Do the classroom interaction and the experience of the teacher have an impact?
The most fundamental question that shaped the study was: Do teachers with greater teaching experience have more conversations with the children under their care?
The quick answer: Yes.
The answer is yes. There are many different ways to consider the numbers that are a baseline:
- Classrooms in which the teacher with the highest experience had at least 15 years of experience were enrolled in the LENA program and engaged in around 21% more conversations on average than classrooms in which the teacher with the highest experience was Between one and four years of teaching experience.
- Classrooms with teachers with fifteen years of teaching knowledge began to engage in around 35% more conversational turn on average than classrooms in which all teachers had less than five years of teaching experience.
- Classrooms in which the most experienced teacher had at minimum 15 years of experience were considerably more likely not to get classified in the category of “lower conversation.” A “lower talking” class is one where students have less than 15 conversations per hour, on average.

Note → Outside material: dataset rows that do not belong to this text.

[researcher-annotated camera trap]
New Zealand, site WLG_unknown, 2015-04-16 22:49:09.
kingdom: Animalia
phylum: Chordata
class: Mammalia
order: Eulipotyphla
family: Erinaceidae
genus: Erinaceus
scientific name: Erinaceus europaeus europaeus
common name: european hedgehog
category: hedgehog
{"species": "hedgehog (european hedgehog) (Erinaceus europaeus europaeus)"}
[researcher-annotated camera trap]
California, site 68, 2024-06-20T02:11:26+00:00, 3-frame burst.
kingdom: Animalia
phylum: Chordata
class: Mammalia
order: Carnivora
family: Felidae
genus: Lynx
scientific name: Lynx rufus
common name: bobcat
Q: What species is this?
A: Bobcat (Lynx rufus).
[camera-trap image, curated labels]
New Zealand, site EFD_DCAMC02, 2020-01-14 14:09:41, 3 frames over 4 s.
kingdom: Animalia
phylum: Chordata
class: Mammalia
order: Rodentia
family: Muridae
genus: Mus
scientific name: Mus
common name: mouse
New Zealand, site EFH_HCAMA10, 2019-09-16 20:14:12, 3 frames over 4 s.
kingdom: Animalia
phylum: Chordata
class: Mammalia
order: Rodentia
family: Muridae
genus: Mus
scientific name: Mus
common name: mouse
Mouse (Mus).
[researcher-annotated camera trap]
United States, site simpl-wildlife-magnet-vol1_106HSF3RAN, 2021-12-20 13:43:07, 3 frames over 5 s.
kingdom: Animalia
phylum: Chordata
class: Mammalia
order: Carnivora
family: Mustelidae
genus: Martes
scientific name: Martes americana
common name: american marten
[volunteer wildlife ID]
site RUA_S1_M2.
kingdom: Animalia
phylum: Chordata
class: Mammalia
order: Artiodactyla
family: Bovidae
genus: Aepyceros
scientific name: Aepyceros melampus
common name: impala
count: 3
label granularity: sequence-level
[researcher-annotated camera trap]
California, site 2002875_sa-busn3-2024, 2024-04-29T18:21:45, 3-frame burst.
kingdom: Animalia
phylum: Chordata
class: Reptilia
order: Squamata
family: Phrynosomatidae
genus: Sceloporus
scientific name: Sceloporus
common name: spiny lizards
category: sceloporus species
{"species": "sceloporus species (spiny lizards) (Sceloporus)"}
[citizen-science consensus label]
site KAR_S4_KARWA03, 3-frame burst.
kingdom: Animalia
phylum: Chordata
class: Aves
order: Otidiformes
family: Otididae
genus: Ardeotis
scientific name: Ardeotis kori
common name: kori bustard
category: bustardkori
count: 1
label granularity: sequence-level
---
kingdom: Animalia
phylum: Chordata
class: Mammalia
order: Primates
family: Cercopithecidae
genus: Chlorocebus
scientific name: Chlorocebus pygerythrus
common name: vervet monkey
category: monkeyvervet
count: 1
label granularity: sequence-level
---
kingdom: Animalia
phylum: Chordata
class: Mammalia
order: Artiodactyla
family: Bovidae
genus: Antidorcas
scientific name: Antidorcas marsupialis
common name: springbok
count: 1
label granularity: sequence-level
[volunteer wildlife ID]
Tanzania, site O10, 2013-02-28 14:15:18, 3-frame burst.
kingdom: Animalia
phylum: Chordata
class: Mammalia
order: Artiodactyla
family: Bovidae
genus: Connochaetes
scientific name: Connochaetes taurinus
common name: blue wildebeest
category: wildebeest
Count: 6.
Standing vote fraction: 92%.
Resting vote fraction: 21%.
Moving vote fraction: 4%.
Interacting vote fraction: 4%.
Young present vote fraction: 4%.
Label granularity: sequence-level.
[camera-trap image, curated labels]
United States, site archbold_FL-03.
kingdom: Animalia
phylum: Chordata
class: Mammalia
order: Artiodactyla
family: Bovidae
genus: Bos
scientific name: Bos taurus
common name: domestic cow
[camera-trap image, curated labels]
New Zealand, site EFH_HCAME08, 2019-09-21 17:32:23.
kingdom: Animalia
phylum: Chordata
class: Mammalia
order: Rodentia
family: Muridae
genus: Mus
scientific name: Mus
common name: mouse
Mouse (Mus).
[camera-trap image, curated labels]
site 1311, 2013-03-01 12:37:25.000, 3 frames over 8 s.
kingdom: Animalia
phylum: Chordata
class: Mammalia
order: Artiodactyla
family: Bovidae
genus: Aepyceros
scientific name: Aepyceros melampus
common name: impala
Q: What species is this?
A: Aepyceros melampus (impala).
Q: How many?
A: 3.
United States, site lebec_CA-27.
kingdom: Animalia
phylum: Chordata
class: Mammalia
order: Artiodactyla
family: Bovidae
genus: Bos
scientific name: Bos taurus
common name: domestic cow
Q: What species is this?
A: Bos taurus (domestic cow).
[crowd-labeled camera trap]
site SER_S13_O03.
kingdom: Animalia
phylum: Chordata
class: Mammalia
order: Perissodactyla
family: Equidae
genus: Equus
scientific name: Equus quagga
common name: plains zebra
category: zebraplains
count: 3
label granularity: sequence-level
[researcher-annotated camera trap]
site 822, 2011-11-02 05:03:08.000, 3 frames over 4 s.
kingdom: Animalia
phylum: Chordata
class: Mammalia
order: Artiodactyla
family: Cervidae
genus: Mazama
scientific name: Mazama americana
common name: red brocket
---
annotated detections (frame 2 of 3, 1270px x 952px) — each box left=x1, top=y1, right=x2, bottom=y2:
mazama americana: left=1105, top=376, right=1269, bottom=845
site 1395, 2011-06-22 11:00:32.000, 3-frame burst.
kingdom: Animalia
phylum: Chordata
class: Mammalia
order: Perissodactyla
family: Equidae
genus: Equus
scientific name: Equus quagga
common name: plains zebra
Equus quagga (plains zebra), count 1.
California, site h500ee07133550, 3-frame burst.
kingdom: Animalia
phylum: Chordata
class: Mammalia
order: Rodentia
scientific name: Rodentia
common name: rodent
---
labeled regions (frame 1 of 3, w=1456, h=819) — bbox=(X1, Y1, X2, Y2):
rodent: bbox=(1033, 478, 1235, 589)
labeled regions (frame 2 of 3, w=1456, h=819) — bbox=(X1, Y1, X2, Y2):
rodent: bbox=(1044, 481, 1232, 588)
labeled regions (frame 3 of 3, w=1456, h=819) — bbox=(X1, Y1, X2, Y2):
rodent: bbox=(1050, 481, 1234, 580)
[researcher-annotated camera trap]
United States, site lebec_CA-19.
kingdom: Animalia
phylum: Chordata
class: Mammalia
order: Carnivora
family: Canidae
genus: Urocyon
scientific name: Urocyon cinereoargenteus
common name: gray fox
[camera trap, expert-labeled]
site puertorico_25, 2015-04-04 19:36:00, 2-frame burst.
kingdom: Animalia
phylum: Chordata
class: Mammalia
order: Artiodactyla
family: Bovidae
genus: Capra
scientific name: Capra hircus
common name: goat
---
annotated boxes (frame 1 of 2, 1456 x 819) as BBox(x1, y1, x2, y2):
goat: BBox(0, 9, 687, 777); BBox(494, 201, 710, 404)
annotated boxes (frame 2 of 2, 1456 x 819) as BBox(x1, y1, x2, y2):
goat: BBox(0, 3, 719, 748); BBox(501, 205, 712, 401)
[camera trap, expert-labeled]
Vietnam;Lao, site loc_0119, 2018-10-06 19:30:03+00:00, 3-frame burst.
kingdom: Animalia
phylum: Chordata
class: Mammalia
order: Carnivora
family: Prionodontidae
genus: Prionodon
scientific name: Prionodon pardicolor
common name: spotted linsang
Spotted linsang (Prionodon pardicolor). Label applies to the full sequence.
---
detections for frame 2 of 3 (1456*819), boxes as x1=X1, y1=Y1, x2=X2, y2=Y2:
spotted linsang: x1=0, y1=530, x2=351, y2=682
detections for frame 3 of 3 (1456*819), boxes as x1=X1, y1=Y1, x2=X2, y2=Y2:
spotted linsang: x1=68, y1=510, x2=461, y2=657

In the case of fostering interactions between children and teachers in the classroom, the experience counts. These figures suggest that encouraging conversations is something a talented teacher can develop in the long run and is not necessarily a natural ability they possess or don’t possess.
This is known as the LENA Grow effect: Who gets the most benefit?
As a professional development program based on a data system, LENA Grow is designed to aid early childhood teachers in increasing the interactions their children are exposed to. Many other advantages come with it, including greater satisfaction with work and confidence among teachers, increased emotional and social skills, and the development of language in children. The core of the program, however, LENA Grow is about increasing one crucial metric: the number of conversational turns each child classroom gets to experience.
In particular, looking at Head Start classrooms, we observe the LENA Grow effect more clearly. The Head Start teachers with less than five years of experience increased their turn-around rates between 27 and 32 conversations per hour, which puts them close to those with more classroom experience. (and concluded) the program.
The main point is classroom interaction and experience for teachers
For clarity, we’ve seen many highly skilled early elementary teachers recommend the LENA Program.
The importance of LENA Grows is evident not just in the conversational turn rate. It’s often a factor that isn’t necessarily quantifiable.